Each entry below is to be extracted exactly.
--- START ---
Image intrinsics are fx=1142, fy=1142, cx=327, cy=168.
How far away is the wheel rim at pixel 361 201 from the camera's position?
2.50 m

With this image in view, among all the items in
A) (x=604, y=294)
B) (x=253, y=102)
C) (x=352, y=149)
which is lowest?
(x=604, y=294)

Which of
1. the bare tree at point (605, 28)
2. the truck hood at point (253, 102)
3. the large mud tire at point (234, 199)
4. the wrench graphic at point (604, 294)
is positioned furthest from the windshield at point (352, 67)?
--- END ---
RESULT OF THE TASK:
Image intrinsics are fx=1142, fy=1142, cx=327, cy=168.
How far away is the wheel rim at pixel 361 201 from the camera's position?
2.50 m

With this image in view, among all the items in
A) (x=604, y=294)
B) (x=253, y=102)
C) (x=352, y=149)
which is lowest?
(x=604, y=294)

Which of
1. the bare tree at point (605, 28)
2. the truck hood at point (253, 102)
3. the large mud tire at point (234, 199)
4. the wrench graphic at point (604, 294)
is positioned furthest from the windshield at point (352, 67)?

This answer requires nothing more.